Mireille Gagné a attiré passablement d’attention lors de la parution, en 2020, de son premier roman Le Lièvre d’Amérique. Elle avait déjà à son actif, à ce moment-là, plusieurs recueils de poésie et de nouvelles. Mais ce dernier opus l’a, semble-t-il, révélé à un plus large public. Son second récit, Frappabord, devrait lui valoir autant de réactions positives.
On y retrouve certains thèmes, récurrents déjà ; celui de l’abrutissement dans un labeur sans objet apparent, répétitif et dévalorisant, une sorte de scientisme un rien dément et la confrontation avec une nature dont on cherche ou bien à faire usage, la dénaturant au passage. Mais, surtout, elle trouve le moyen de sans cesse transgresser la ligne, dont elle suggère habilement l’existence aberrante du coup, entre l’humain et l’animal. C’est cette caractéristique qui nous amènerait à avancer, pour décrire ce à quoi elle s’emploie avec d’autres artistes, le qualificatif d’écomorphisme. Car elle n’est pas la seule à œuvrer dans ces eaux et c’est là une tendance en train de tranquillement s’affirmer ; en art visuel, par exemple, mais pas seulement.
On a ici une sorte de construction romanesque en triptyque. Liées les uns aux autres, formant une narration tressée, trois voix se mesurent les unes aux autres.
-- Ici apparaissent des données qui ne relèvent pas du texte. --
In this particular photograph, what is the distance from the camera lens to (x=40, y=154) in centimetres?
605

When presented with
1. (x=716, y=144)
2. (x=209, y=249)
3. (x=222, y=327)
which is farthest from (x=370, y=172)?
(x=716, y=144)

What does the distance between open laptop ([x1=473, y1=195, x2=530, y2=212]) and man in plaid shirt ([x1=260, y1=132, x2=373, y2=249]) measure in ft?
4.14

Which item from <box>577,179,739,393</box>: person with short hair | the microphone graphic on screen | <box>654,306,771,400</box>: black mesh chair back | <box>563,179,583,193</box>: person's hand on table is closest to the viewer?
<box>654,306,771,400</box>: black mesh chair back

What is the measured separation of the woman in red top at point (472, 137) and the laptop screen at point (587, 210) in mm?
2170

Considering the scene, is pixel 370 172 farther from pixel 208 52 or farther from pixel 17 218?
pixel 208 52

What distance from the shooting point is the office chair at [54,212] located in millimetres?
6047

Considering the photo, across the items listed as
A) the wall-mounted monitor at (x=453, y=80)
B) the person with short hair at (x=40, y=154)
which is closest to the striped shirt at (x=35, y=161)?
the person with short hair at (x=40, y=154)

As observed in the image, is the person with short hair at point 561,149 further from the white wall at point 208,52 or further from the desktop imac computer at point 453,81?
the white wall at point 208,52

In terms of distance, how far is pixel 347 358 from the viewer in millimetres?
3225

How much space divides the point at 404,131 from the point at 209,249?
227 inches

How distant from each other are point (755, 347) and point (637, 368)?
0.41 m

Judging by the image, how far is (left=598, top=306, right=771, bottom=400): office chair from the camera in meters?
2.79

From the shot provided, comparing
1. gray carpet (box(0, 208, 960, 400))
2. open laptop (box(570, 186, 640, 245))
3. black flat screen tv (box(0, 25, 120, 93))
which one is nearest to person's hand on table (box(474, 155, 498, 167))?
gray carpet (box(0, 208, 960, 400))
Il y a celle du frappabord même, le seul, assez ironiquement, à parler au « je », le seul ayant droit à ce privilège de presque humanité. Puis il y a Théodore et Thomas. Les deux premiers occupent le même espace-temps et forment un duo presque amoureux, tant l’insecte prédateur est émoustillé à l’idée de s’en prendre à sa proie humaine. Mais Théodore est un être assez éteint, silencieux, abruti par un travail répétitif, d’autant plus hébété qu’il semble enchaîner les doubles quarts. Seul le mobilise et l’anime, si tant que le mot n’est pas trop fort, le soin qu’il sait prendre de son grand-père. Ce dernier a sur lui un ascendant qui surprend quelque peu, de prime abord.
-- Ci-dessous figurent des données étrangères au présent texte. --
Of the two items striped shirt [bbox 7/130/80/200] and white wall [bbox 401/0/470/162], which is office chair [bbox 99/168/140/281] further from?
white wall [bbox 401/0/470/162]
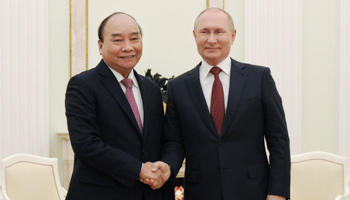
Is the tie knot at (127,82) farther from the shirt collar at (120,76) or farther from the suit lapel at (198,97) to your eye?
the suit lapel at (198,97)

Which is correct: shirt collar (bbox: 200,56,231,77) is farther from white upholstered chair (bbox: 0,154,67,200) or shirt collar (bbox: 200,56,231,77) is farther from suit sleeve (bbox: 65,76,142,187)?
white upholstered chair (bbox: 0,154,67,200)

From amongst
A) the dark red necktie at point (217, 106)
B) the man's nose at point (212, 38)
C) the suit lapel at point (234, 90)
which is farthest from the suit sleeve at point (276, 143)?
the man's nose at point (212, 38)

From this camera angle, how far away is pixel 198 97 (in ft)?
8.71

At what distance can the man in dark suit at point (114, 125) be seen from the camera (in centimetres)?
235

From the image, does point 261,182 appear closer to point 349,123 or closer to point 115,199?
point 115,199

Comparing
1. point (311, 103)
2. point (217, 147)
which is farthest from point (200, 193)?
point (311, 103)

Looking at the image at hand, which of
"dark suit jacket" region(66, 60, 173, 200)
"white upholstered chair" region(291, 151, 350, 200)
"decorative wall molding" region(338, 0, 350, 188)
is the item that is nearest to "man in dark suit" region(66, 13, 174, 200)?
"dark suit jacket" region(66, 60, 173, 200)

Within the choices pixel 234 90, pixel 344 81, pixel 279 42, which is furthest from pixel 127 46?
pixel 344 81

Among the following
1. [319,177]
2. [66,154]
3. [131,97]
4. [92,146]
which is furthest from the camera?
[66,154]

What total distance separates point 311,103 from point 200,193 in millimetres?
4842

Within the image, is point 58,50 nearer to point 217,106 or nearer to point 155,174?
point 217,106

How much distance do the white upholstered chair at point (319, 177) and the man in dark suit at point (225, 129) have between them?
98.4 inches

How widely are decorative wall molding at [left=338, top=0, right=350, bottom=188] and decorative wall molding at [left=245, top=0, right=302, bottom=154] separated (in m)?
0.59

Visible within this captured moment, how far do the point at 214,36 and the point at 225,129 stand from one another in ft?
1.75
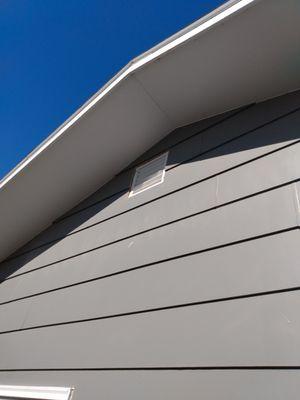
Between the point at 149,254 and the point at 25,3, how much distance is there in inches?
171

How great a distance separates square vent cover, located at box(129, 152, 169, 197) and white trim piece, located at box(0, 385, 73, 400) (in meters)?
1.33

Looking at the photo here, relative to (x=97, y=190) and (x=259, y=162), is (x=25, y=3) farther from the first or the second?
(x=259, y=162)

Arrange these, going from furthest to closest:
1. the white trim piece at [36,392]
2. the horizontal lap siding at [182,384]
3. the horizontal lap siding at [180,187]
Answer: the horizontal lap siding at [180,187]
the white trim piece at [36,392]
the horizontal lap siding at [182,384]

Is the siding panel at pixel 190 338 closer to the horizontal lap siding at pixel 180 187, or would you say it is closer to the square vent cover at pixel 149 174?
the horizontal lap siding at pixel 180 187

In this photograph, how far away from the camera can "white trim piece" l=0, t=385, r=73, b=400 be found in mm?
1522

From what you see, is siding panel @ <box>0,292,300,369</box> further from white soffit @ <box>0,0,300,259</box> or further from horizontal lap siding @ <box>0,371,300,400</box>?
white soffit @ <box>0,0,300,259</box>

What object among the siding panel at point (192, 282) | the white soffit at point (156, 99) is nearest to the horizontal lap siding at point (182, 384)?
the siding panel at point (192, 282)

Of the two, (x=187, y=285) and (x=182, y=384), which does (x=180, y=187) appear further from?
(x=182, y=384)

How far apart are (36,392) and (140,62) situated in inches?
85.3

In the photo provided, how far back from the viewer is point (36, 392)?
5.55 feet

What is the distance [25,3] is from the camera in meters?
4.15

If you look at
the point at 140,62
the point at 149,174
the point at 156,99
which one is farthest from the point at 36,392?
the point at 140,62

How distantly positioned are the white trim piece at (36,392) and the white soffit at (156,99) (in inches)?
58.9

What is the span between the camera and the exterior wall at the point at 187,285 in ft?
3.44
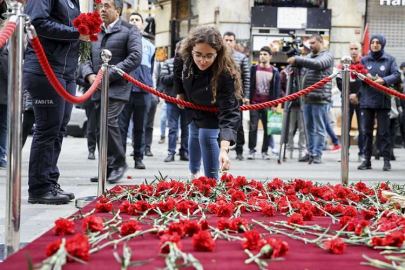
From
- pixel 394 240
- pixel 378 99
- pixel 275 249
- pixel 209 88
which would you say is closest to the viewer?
pixel 275 249

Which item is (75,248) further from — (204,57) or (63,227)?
(204,57)

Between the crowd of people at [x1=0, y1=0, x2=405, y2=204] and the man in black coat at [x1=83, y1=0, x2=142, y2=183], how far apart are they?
1 centimetres

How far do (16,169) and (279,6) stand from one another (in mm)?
20042

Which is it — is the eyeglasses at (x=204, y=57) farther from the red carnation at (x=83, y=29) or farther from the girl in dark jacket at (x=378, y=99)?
the girl in dark jacket at (x=378, y=99)

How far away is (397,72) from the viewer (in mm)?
10594

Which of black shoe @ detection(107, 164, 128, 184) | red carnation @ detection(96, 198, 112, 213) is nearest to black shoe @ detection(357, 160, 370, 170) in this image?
black shoe @ detection(107, 164, 128, 184)

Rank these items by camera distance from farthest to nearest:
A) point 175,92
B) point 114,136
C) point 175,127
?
point 175,127 < point 114,136 < point 175,92

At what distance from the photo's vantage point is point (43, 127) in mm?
5867

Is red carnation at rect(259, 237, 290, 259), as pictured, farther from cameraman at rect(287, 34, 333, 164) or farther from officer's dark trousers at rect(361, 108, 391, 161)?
cameraman at rect(287, 34, 333, 164)

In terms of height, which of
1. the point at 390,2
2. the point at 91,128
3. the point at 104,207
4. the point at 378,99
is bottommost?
the point at 104,207

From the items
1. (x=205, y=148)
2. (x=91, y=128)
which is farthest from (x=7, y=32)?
(x=91, y=128)

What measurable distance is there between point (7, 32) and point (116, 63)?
438 centimetres

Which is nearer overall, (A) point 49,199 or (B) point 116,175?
(A) point 49,199

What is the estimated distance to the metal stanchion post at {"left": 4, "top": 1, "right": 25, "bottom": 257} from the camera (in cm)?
368
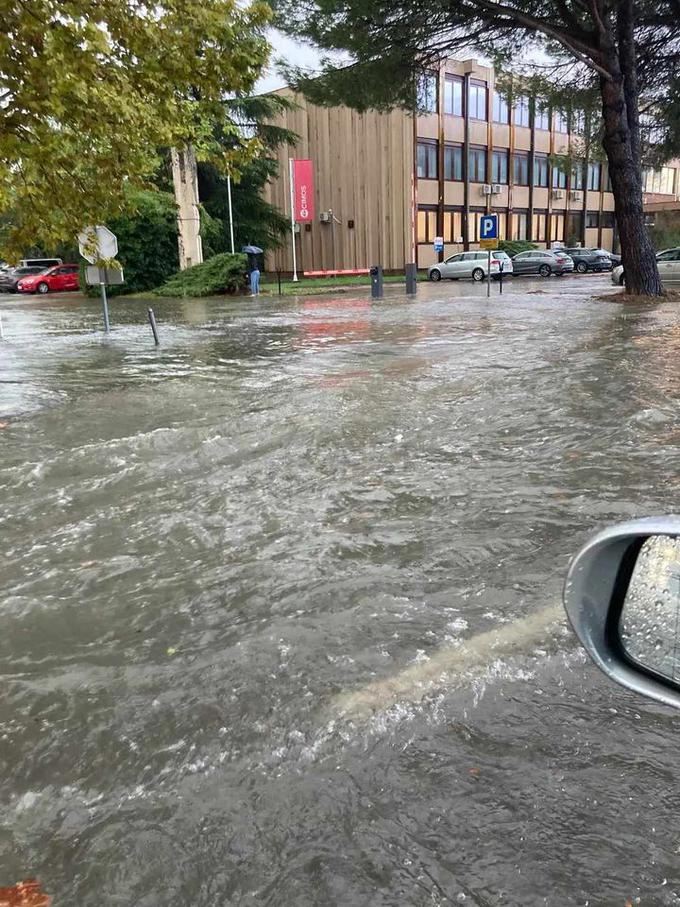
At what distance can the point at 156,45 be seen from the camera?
802 centimetres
Avec Thomas, on se retrouve en 1942, au moment de la Deuxième Guerre mondiale. Il est un entomologiste réputé, chercheur à l’Université de Montréal. On le prend sur son départ, enrôlé par l’armée américaine pour un travail dont il ignore encore tout. On le suivra jusqu’à la Grosse-Île dont on sait bien qu’elle a été le site de recherches assez secrètes, dans le cadre de cette 2e guerre mondiale, et en d’autres occasions peut-être. À part le fait qu’il est spécialisé dans la recherche sur les frappabords, il y a peu de choses qui semblent le lier aux autres chapitres et c’est sur le chemin de ces accointances que nous poursuivons notre lecture.
Finale glaçante
On comprendra peu à peu comment tout converge, suivant un fil narratif qui nous mène vers des correspondances qui vont croissant. Les pièces s’agenceront bientôt les unes aux autres et on nous laissera sur une finale assez glaçante.
Nous voilà à nouveau, comme cela nous arrive assez souvent, dans le monde littéraire québécois actuel (et pas seulement !), à arpenter les doubles chemins de l’uchronie et de la dystopie, la première nous conduisant à la seconde. En fait, nous sommes, dans le monde partagé par le frappabord en mode attaque et sa proie ahurie, ledit Théodore, dans le cours de l’année 2024, un futur finalement assez proche ; ce qui n’est pas sans générer une certaine angoisse. On se surprend d’ailleurs à craindre les températures caniculaires du printemps et de l’été à venir, annoncées dans ce livre inquiétant et peut-être aussi, se met-on à croire, par la météo plutôt clémente de l’hiver actuel, déjà en voie de s’éclipser.
Évidemment, l’efficacité de cette fiction repose en plus sur un passé qui n’est inventé qu’en partie, car on sait que la Grosse-Île a effectivement été le théâtre de recherches inquiétantes dont on ne connaît pas trop l’exacte teneur. Cette base vérifiable rend l’histoire encore plus insidieuse et, du fait même, plus prenante.
Mireille Gagné, Frappabord, Éditions La Peuplade, 2024, 216 pages.